Business and human rights

#UPDATE: Adam Kanzer from Domini Social Investments, who is also testifying at the hearing today, will be speaking specifically to the Ruggie framework referenced below. Tune in at 2pm EST (10pm Sudan)

U.S.-based citizen advocacy for Darfur has not had the impact on Darfur that activists who first got involved had hoped. But what it has done is put some pieces in place that can, if implemented thoughtfully and sustained over time, improve the international community’s response to mass atrocity crimes in the future. One of the most promising of these pieces comes from the groundwork laid by the Conflict Risk Network (formerly the Sudan Divestment Task Force) and Investors Against Genocide.
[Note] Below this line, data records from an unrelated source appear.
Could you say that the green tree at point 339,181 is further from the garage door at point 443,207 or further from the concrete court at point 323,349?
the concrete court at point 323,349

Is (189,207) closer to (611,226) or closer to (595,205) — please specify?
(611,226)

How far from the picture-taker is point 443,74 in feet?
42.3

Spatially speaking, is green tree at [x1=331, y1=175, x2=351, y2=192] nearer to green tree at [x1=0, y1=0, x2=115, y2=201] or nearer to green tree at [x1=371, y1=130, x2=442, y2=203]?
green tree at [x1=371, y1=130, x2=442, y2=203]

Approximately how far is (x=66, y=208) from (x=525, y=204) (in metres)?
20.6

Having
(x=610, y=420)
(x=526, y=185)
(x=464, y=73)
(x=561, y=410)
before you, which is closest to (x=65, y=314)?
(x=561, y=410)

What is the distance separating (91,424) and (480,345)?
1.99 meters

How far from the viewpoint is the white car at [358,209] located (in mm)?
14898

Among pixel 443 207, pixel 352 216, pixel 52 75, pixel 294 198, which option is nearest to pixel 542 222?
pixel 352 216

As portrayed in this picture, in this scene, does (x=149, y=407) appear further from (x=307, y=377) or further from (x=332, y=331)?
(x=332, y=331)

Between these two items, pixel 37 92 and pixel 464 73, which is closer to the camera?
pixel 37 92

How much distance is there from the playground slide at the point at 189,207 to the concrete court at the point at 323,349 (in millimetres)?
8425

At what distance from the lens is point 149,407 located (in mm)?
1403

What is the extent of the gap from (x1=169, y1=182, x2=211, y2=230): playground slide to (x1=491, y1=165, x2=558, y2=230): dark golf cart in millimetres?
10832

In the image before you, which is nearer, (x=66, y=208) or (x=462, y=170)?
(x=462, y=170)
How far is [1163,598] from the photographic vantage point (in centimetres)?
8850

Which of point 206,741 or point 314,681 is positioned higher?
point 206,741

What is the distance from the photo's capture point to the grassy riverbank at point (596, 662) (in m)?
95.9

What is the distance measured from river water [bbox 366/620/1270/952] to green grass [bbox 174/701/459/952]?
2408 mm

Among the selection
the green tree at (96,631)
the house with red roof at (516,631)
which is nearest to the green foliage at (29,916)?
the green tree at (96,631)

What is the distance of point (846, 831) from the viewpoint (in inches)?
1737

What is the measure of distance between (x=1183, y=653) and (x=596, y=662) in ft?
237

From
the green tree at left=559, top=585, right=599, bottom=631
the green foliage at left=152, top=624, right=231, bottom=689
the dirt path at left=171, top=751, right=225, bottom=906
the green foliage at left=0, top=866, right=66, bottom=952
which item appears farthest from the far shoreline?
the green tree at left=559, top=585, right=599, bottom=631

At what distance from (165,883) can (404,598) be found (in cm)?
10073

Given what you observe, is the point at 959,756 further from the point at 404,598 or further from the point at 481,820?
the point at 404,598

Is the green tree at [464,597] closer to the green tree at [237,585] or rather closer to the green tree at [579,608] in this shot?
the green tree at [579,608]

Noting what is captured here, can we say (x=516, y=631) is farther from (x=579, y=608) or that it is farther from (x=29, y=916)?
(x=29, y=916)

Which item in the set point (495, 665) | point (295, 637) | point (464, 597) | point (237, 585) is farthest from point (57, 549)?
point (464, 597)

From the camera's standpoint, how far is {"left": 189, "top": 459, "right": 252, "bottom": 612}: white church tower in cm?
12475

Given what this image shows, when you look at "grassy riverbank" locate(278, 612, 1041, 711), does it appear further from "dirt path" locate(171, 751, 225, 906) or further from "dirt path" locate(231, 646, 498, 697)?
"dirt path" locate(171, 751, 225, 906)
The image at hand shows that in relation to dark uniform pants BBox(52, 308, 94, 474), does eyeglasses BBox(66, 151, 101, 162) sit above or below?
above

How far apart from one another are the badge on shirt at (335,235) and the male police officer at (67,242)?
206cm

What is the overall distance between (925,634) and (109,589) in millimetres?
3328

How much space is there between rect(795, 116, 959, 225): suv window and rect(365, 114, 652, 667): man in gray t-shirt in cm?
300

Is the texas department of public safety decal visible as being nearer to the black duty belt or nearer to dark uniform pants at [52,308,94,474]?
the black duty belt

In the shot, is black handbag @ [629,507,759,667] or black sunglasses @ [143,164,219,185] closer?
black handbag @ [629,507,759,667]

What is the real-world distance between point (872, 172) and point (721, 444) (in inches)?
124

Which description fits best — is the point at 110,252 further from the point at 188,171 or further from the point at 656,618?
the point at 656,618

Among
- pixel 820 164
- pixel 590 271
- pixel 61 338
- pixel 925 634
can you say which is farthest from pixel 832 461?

Today, Eric Cohen of Investors Against Genocide will testify before the House Financial Services Subcommittee on International Monetary Policy and Trade, urging Congress to adopt legislative recommendations to “provide useful guidance for financial institutions regarding human rights abuses, without limiting their ability to make the investments they choose . . . [and] . . . make it much easier for individual investors to be able to choose to avoid connections to the worst human rights abuses.”

You can watch the hearing live at this weblink, starting at 2pm EST.

On a related note, Harvard professor John Ruggie has, over the past five years, been doing something that too few manage – taken on one of the UNSG’s Special Representative positions and actually started to move a complex issue forward. Tasked with looking at the challenges that lie at the intersection of business and human rights, he has been doing extensive global and interdisciplinary stakeholder consultations; his recommendations in the form of a draft Guiding Principles are now open for comment.

The Guidelines “elaborate and clarify for companies, states, and other stakeholders how they can operationalize the UN ‘Protect, Respect and Remedy’ Framework” which was endorsed unanimously by the UN Human Rights Council in 2008. You can access the guidelines and a forum to debate them online until Jan. 31, 2011.